■ TASK DETAILS: Your task is to repeat the records exactly from the line containing "What distance from the camera is the" onward, through the final line.

■ DATASET ENTRIES:

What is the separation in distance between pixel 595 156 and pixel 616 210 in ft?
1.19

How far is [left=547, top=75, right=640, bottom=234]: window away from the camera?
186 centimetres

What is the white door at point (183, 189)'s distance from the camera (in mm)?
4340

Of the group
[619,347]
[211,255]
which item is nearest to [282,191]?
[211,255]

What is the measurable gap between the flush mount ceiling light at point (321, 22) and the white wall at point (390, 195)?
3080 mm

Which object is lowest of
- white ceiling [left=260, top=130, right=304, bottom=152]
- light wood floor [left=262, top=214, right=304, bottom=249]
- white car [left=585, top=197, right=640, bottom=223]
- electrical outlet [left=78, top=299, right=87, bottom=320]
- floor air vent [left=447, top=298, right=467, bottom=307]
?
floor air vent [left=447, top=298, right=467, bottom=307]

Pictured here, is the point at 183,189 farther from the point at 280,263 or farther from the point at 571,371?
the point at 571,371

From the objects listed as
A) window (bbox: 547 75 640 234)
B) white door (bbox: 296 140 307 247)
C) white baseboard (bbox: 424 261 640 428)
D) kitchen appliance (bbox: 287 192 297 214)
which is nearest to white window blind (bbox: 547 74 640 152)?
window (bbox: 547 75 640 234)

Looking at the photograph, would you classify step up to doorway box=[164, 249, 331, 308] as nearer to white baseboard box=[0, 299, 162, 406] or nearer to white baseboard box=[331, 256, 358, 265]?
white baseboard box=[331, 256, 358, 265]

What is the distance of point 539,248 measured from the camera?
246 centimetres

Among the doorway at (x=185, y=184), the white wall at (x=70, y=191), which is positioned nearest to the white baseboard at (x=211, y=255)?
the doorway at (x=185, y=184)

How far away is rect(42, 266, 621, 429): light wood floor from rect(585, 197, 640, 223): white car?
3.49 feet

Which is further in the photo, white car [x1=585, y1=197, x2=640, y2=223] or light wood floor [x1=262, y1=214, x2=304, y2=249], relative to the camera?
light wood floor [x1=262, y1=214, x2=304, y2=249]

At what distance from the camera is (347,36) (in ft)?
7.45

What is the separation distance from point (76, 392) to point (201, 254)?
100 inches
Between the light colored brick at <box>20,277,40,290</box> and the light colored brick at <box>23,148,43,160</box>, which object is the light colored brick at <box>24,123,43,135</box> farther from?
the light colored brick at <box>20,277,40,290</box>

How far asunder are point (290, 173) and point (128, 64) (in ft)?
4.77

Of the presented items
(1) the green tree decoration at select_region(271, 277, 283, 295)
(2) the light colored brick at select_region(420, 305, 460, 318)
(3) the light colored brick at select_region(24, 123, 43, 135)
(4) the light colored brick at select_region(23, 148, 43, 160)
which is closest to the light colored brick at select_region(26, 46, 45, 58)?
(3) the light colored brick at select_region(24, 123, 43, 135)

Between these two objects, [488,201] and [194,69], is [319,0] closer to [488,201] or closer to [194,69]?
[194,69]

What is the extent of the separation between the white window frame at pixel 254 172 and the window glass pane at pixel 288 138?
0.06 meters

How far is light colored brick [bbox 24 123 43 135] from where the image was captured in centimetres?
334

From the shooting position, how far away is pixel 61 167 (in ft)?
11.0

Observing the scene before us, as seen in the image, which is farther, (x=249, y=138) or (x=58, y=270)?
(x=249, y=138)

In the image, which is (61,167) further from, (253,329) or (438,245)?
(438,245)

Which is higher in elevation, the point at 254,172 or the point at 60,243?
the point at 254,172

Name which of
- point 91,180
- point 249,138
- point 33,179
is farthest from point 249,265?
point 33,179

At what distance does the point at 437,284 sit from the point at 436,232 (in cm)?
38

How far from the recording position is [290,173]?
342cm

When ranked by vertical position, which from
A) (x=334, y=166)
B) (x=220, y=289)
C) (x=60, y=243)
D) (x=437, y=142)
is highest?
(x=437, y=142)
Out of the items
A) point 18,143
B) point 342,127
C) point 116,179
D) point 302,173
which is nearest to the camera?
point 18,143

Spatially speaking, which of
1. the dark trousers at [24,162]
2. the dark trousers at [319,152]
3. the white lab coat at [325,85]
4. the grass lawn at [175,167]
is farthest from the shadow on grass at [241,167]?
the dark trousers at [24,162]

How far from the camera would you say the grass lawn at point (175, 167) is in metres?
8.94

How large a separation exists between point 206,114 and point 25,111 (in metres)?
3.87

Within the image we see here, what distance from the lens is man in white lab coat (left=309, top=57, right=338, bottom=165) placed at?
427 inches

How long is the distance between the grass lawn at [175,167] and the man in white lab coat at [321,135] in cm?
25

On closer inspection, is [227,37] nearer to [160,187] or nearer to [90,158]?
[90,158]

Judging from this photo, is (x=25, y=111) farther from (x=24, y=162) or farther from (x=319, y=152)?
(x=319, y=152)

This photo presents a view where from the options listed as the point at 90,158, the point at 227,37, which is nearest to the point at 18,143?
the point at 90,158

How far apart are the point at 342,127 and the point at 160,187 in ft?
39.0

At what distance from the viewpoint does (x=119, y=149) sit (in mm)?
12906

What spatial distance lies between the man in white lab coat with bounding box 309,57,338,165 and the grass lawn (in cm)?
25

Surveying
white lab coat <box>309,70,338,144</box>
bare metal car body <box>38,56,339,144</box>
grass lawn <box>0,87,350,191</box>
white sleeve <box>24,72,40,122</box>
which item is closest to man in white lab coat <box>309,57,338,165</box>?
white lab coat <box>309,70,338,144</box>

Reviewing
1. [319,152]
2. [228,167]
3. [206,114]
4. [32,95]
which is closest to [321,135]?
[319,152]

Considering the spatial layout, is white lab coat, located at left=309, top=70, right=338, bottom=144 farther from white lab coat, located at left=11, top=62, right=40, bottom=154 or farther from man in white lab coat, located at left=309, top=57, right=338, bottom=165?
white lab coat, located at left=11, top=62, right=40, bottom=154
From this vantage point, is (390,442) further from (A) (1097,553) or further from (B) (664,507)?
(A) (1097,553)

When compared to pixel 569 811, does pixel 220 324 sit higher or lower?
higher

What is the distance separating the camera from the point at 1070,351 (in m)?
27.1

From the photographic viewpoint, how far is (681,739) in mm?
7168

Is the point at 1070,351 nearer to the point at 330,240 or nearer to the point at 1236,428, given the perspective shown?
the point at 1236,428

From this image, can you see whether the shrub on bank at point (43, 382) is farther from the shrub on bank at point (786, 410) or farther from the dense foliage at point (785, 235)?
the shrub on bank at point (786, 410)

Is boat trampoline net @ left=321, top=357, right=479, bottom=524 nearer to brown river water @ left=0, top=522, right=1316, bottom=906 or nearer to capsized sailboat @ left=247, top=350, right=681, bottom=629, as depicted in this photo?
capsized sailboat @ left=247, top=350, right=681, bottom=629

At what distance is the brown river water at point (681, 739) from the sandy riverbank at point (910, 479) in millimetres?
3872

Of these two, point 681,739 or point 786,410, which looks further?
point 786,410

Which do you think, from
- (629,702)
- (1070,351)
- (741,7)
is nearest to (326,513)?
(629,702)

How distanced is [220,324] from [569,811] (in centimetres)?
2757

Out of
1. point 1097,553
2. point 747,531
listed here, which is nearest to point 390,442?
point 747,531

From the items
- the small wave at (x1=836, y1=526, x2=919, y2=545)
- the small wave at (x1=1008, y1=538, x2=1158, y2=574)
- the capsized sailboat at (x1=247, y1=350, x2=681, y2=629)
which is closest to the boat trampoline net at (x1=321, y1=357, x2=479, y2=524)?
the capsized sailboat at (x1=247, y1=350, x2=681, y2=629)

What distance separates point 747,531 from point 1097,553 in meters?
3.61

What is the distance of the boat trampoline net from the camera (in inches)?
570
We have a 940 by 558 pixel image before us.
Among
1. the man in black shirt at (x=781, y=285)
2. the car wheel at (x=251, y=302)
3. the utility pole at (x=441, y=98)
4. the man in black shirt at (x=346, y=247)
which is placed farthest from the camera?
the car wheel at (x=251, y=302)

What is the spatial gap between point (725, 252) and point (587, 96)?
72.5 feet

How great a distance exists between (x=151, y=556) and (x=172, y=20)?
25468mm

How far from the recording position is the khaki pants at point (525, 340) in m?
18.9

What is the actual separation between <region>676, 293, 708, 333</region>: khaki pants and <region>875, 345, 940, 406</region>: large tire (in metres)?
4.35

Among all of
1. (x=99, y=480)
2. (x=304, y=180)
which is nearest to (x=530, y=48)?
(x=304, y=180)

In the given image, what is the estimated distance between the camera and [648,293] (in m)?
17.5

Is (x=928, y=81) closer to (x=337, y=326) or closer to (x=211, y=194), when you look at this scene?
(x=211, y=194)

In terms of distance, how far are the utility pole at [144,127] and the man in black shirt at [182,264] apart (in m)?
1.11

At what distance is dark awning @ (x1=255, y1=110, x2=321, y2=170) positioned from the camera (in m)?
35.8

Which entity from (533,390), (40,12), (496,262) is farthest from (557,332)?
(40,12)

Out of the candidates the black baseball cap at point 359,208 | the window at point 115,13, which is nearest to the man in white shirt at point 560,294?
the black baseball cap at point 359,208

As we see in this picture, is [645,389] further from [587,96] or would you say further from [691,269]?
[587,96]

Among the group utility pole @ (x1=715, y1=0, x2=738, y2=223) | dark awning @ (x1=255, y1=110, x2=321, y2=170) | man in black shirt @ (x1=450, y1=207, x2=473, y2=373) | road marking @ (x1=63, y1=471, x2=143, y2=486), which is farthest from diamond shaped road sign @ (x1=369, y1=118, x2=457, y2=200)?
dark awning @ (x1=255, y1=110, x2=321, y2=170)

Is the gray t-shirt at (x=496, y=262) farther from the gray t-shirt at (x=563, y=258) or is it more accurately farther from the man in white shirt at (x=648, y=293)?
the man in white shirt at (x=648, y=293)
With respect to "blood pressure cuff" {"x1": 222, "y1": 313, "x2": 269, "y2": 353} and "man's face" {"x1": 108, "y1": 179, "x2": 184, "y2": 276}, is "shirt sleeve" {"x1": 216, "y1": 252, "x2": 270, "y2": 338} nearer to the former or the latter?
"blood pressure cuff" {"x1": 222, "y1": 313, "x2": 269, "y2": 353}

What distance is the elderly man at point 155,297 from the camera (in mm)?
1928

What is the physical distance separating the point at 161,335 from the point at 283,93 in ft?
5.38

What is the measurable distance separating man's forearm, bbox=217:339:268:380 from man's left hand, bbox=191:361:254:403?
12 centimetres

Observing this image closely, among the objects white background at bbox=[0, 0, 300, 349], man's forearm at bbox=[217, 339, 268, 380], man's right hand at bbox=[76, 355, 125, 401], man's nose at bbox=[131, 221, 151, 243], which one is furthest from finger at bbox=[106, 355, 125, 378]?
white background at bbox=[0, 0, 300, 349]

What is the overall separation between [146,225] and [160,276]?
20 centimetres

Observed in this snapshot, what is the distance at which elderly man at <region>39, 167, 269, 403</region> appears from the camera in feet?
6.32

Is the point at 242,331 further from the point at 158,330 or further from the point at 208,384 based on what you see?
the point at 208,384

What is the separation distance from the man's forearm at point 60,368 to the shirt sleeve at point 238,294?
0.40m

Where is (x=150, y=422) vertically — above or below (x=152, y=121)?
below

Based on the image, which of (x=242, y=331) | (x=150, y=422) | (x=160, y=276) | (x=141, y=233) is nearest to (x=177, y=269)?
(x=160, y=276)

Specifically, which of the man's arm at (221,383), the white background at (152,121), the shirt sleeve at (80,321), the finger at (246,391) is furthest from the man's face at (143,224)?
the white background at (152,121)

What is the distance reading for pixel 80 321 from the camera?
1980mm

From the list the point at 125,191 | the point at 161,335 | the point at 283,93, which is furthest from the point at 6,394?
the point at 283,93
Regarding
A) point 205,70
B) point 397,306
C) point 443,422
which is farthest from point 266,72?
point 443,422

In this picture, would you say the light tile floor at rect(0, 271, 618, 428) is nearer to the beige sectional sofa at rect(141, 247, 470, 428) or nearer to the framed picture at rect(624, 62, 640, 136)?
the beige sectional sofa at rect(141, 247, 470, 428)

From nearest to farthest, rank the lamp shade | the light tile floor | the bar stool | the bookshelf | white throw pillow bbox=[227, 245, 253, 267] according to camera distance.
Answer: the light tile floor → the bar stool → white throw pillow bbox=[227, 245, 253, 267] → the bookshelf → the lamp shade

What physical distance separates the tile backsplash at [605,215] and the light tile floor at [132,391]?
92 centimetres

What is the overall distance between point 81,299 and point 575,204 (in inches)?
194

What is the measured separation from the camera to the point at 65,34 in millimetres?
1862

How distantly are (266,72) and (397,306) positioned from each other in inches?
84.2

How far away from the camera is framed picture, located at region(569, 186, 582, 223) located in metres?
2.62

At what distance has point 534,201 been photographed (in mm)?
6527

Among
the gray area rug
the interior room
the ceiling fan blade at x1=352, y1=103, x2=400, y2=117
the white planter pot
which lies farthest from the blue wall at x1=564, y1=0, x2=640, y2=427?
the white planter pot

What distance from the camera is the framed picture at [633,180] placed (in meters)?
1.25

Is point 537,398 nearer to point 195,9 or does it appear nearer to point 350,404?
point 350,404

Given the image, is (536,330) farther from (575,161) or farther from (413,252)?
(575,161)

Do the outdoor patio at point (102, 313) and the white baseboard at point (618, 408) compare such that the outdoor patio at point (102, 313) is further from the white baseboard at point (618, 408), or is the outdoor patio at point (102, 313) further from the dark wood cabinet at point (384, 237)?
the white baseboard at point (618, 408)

■ OUTPUT:
What distance from the camera is the framed picture at [633,180] placed (in meters)?
1.25

Is point 537,398 nearer to point 195,9 or does it appear nearer to point 350,404?
point 350,404

Given the image, is (536,330) farther from (575,161) or farther from (413,252)?
(575,161)

Do the outdoor patio at point (102, 313) and the white baseboard at point (618, 408) compare such that the outdoor patio at point (102, 313) is further from the white baseboard at point (618, 408), or is the outdoor patio at point (102, 313) further from the dark wood cabinet at point (384, 237)?
the white baseboard at point (618, 408)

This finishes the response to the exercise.